Trading forex is exciting, challenging and can be very profitable. Once you’ve hit the books and understand how it works, all you need is a laptop and internet to be on your way! But unfortunately, as in most things in life, turning a profit in forex isn’t quite as easy as it sounds. You need to be on top of complicated charts, follow complex trading strategies and keep track of trends. With all of that under control, you can put your best foot forward and trade with confidence.
Rules of the Game
There are many rules you can follow when trading forex, but they must be taken into context. The foreign currency market is dynamic and there’s no way that you can win only be following a cut and dry list of rules. Use rules as a basis for making decisions, but don’t rely on rules 100%. Remember to apply them in real timeto help make your entries and exits and keep in mind that they should follow along with your trading strategy and fall in line with forex principles.
Paying Heed to Principles
No matter what you learned, which guru you’re following or what rules you adhere to, you must stick to the basic principles of forex. This is where you’ll be able to tweak your trading style, assess the best time to enter a trade and know when to exit. Rules are great, but keep them dynamic. Use them as a guideline but only in the appropriate context.

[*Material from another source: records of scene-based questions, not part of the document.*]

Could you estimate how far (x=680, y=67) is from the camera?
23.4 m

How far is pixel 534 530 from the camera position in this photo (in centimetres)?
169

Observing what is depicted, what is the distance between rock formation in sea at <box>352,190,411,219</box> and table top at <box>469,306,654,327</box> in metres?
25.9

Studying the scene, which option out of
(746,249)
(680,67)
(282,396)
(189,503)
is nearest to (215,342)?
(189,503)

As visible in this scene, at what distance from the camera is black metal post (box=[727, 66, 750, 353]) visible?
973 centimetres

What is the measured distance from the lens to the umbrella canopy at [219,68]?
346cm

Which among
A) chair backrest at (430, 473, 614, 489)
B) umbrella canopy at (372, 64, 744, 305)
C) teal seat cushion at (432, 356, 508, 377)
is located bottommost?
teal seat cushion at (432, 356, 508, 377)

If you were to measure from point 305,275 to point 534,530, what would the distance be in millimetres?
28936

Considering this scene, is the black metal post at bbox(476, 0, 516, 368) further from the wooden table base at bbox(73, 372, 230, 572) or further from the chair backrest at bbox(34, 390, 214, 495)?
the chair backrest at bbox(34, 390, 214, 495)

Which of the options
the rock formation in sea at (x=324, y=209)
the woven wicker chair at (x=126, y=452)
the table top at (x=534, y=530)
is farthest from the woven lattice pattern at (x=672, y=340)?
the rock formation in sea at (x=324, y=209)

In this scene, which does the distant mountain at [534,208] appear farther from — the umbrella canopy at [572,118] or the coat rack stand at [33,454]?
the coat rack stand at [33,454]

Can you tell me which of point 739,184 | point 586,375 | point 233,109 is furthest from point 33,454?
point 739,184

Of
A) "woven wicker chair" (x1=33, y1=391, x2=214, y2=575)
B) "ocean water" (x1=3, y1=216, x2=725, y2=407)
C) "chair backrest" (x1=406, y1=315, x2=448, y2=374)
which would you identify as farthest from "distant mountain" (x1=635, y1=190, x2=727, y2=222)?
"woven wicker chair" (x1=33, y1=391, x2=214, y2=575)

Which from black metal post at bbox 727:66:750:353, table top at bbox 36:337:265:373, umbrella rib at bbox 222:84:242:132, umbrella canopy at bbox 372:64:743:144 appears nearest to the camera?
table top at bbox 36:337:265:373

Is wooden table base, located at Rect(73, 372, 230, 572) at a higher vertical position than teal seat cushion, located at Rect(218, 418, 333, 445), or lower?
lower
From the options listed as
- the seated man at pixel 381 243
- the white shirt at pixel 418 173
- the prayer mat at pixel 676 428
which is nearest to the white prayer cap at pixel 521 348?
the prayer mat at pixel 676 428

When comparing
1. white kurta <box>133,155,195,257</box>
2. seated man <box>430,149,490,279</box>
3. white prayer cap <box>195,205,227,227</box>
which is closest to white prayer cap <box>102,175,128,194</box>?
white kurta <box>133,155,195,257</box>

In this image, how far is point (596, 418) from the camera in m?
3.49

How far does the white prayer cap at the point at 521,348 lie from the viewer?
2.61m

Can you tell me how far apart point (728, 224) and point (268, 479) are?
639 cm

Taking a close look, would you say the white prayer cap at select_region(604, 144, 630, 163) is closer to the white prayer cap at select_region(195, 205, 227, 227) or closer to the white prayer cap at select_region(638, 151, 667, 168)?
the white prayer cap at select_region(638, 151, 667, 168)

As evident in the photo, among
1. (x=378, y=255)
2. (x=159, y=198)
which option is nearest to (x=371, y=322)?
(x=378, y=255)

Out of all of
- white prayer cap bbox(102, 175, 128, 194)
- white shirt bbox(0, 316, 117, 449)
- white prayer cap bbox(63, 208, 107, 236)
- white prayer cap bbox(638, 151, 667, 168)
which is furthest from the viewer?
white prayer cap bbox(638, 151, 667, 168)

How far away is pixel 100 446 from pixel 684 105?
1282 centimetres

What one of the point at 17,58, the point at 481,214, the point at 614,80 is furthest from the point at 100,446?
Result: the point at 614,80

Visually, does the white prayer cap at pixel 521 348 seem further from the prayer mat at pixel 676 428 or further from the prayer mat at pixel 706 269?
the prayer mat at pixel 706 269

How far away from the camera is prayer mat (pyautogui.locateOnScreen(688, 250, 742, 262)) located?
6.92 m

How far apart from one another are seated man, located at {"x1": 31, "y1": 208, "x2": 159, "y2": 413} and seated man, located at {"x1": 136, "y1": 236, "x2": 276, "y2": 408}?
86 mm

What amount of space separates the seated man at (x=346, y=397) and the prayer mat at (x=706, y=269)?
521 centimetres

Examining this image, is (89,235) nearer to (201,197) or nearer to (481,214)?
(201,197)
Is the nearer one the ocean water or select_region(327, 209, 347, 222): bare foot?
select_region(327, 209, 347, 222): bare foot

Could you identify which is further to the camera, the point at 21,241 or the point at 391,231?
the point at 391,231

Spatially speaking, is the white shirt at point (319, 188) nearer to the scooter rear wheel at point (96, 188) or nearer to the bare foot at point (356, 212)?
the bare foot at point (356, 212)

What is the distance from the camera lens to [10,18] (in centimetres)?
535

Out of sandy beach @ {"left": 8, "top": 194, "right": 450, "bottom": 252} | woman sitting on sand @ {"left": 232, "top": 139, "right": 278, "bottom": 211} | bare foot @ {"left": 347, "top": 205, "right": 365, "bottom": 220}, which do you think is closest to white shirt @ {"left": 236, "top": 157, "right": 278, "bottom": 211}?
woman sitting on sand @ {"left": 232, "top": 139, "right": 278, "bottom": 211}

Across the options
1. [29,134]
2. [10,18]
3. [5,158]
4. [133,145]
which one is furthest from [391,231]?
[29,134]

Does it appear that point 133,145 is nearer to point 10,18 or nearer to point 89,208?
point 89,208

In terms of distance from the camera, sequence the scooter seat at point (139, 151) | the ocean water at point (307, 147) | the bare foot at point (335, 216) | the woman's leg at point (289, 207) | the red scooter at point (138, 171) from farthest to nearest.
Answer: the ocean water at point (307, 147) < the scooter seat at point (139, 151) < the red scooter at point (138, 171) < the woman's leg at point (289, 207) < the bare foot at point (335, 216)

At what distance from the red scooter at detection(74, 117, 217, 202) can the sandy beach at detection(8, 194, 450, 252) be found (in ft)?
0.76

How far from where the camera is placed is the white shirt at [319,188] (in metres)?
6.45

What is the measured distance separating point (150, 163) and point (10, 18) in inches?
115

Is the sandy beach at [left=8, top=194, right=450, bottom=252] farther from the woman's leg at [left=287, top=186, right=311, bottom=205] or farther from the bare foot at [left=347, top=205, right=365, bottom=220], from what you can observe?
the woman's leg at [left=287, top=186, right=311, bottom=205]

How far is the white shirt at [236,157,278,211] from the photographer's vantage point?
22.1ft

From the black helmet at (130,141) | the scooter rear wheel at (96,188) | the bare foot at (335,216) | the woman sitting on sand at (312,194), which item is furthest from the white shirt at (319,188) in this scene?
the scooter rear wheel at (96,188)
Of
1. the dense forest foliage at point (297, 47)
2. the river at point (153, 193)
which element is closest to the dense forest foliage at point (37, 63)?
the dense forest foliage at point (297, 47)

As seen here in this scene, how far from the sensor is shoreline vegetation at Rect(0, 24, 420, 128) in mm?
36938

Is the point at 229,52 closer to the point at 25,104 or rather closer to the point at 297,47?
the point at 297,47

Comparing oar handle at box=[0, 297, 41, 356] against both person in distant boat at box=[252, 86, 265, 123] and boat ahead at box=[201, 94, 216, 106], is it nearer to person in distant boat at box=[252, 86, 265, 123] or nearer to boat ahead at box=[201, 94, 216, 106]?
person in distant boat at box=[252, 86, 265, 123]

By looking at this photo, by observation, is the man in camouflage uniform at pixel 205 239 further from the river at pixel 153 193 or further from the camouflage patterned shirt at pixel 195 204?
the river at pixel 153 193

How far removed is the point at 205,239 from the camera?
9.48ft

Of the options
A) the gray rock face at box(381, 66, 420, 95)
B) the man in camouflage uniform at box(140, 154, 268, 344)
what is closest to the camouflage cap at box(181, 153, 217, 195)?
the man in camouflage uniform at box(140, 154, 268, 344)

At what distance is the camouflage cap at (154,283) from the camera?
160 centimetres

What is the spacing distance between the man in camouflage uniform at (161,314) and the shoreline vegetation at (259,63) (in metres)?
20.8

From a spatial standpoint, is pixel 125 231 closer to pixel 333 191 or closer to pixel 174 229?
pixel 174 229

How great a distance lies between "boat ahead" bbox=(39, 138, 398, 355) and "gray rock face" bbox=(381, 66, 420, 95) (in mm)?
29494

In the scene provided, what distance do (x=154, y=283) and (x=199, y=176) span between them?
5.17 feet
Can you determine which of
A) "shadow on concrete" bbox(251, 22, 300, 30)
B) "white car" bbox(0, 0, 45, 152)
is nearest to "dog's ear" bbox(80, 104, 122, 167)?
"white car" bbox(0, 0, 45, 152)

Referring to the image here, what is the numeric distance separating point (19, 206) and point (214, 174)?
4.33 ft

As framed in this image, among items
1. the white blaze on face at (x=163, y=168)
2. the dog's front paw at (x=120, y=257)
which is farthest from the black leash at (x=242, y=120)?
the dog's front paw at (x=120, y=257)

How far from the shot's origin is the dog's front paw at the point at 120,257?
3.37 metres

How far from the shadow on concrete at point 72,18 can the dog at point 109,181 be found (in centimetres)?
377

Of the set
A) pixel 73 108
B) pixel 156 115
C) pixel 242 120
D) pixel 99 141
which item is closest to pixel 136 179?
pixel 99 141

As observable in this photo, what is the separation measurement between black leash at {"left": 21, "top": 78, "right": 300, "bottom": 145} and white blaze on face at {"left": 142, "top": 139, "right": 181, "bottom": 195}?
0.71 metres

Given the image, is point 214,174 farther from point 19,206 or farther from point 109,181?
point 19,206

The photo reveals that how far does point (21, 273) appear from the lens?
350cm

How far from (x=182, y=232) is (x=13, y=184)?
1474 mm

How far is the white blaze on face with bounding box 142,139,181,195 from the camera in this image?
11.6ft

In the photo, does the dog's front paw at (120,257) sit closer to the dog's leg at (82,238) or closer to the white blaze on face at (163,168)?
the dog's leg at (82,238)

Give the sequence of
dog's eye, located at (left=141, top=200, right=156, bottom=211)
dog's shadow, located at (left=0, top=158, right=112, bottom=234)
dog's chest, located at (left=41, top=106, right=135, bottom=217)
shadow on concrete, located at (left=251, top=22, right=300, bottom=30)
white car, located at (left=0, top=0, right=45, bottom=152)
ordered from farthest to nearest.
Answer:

Here are some of the basic forex principles that will lead you towards the right path:
- Develop your own trading strategy. There is not a template that you can buy and there is no one that you can copy from. This is the real deal here. You must use your own specific trading strategy, which you built on important factors specific to forex.
- Take time to analyze your own work. This is where your trading journal provides invaluable information. If you have been diligent about recording the details of every trade you entered, you will be able to glean vital facts by reviewing them. Use the hard data of your own trades to learn and make adjustments to your own trading strategy. Pay special attention to your positions that ended in losses so you can avoid repeating the same mistakes.
- Set limits on how much you can afford to risk in each trade. Don’t risk your home, your car or your livelihood by risking too much money. If you can’t afford to lose it, don’t trade it. It’s easy to become excited after a win or two and become over-confident. Remember that forex is always on the move, and not always move in the direction that you can anticipate. Understand your limits and know when is the best time to stop.
For beginners and seasoned traders alike, even when you follow all of the rules and principles, the distribution between winning and losing can be random.